═════ Data for processing
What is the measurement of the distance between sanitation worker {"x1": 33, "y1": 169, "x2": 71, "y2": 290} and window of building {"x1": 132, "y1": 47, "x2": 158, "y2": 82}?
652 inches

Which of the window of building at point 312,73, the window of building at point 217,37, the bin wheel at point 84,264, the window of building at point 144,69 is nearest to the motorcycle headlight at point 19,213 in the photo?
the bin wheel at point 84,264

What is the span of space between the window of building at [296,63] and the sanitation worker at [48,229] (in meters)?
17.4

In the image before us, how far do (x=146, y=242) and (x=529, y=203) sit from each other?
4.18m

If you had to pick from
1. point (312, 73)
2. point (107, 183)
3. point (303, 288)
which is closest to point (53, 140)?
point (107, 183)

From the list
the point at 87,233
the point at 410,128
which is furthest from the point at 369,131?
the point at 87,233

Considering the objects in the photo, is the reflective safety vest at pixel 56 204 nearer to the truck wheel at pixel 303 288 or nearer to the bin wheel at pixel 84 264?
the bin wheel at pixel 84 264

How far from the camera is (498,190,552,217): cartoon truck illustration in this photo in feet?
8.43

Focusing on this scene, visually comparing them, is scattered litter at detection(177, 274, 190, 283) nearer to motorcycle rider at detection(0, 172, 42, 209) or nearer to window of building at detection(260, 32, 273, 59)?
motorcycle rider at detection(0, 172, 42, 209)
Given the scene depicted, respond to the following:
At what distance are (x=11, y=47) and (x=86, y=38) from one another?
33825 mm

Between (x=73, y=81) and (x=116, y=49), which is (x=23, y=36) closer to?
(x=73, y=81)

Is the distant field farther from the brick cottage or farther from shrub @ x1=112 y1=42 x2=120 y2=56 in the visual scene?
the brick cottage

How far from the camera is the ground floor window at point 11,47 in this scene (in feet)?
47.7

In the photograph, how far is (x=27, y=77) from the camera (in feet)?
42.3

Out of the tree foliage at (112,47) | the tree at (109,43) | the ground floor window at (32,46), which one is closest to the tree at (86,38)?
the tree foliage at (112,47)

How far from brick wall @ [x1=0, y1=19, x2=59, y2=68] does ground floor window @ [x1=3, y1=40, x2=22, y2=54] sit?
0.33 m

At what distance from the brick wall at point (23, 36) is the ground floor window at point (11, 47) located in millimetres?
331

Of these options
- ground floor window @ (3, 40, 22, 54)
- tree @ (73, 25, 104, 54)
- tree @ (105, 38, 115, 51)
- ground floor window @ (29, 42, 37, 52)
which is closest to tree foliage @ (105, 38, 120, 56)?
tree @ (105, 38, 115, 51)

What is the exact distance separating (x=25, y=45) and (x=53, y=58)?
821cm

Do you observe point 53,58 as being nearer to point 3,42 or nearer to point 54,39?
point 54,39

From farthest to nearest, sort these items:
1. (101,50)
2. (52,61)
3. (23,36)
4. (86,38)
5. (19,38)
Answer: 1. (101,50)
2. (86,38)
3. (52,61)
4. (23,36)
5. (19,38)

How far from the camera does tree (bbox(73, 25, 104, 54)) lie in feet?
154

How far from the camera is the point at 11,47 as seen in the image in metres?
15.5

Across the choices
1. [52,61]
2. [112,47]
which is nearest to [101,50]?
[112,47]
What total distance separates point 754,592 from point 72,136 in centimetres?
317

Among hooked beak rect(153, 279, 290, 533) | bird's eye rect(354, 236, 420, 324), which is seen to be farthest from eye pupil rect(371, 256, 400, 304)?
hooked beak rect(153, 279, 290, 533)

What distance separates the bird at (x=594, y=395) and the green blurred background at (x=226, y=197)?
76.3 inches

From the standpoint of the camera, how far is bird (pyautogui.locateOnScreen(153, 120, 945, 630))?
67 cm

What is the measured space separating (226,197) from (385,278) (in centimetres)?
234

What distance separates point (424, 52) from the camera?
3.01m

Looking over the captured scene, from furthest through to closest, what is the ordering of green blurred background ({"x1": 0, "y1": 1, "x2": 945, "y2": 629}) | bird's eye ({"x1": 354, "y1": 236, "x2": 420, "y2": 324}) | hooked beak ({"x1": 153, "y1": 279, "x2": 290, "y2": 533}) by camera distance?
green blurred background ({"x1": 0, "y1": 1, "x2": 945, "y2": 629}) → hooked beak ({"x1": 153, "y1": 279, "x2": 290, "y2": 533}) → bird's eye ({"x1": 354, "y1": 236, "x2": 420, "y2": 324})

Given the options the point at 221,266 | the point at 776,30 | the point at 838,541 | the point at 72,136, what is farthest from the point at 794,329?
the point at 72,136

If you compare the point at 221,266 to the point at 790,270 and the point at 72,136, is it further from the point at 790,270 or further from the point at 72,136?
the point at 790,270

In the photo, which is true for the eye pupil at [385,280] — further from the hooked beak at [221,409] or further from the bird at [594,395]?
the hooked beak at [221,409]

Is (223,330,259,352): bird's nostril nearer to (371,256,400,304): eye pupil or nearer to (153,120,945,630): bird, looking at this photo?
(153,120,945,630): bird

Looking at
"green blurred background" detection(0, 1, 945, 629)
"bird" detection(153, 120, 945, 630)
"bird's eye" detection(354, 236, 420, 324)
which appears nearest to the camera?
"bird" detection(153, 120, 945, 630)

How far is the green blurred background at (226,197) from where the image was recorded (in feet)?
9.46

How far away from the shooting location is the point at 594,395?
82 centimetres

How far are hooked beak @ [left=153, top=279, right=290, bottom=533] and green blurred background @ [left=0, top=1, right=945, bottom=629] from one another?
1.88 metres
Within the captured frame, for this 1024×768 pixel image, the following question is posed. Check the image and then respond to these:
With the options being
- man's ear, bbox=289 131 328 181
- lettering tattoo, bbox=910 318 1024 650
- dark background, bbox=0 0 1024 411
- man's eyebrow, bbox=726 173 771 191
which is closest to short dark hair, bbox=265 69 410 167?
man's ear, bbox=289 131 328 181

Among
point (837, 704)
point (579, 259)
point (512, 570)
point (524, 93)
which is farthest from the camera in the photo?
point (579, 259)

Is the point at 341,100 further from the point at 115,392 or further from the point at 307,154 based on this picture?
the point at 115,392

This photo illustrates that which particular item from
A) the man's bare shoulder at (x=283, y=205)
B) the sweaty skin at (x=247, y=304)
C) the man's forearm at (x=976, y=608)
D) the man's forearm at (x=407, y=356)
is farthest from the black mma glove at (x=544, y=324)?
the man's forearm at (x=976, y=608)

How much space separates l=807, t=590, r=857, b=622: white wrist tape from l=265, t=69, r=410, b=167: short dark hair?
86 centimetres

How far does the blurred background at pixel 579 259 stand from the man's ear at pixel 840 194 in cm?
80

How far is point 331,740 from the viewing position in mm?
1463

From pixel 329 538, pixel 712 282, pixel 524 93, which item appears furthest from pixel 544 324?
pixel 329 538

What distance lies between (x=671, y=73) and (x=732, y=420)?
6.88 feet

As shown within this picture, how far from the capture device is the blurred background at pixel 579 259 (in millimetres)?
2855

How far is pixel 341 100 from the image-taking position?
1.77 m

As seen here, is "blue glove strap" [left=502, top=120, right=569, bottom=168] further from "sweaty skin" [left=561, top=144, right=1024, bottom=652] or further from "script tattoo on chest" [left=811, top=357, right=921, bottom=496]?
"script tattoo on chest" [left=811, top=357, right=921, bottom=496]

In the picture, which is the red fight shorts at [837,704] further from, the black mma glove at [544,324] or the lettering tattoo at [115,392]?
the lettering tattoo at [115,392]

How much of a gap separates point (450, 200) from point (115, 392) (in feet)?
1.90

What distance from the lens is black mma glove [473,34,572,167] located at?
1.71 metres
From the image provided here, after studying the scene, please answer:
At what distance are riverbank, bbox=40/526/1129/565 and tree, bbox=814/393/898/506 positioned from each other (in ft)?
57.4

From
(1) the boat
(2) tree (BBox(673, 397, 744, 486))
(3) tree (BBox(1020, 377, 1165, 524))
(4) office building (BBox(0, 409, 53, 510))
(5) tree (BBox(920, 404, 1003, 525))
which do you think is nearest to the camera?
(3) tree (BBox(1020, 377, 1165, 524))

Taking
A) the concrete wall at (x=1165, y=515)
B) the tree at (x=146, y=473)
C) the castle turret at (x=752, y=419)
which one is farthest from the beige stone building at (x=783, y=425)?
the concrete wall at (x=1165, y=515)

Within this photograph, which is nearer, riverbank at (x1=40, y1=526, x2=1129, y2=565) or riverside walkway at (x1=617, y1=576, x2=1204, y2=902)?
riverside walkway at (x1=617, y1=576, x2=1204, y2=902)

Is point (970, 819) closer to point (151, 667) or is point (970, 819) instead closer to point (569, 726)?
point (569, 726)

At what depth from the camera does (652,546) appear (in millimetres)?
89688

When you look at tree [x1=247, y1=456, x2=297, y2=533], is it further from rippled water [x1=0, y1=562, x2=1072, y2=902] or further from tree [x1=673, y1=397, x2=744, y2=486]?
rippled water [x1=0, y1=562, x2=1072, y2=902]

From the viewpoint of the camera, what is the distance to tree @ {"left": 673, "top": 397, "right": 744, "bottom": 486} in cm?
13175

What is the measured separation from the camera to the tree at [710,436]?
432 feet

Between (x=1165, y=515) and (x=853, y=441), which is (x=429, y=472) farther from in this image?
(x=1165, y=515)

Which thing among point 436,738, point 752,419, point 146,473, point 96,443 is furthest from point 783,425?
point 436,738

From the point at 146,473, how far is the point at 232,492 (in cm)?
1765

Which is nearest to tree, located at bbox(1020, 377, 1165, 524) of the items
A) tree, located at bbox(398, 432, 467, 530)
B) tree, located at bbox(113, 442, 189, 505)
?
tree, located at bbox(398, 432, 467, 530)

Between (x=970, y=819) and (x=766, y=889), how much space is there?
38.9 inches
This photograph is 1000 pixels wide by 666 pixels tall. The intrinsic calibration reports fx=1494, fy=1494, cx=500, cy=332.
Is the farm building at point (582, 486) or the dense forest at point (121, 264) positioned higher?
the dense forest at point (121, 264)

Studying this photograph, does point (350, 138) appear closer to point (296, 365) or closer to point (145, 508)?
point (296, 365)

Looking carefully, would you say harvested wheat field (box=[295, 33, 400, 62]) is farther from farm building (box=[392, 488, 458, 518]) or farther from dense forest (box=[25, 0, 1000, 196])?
══════════
Return the listing's lines from the one containing "Is (223,330,259,352): bird's" through the one containing "1.88 metres", reproduced verbatim.

Is (223,330,259,352): bird's nostril nearer to (371,256,400,304): eye pupil or nearer to (153,120,945,630): bird, looking at this photo?
(153,120,945,630): bird

Looking at
"green blurred background" detection(0, 1, 945, 629)
"bird" detection(153, 120, 945, 630)
"bird's eye" detection(354, 236, 420, 324)
which appears nearest to the camera?
"bird" detection(153, 120, 945, 630)

How far is the green blurred background at (226,197) from where the image was recorded (in feet)?
9.46

How far away from the shooting location is the point at 594,395?
82 centimetres

How far are hooked beak @ [left=153, top=279, right=290, bottom=533] and green blurred background @ [left=0, top=1, right=945, bottom=629] from one another?
1.88 metres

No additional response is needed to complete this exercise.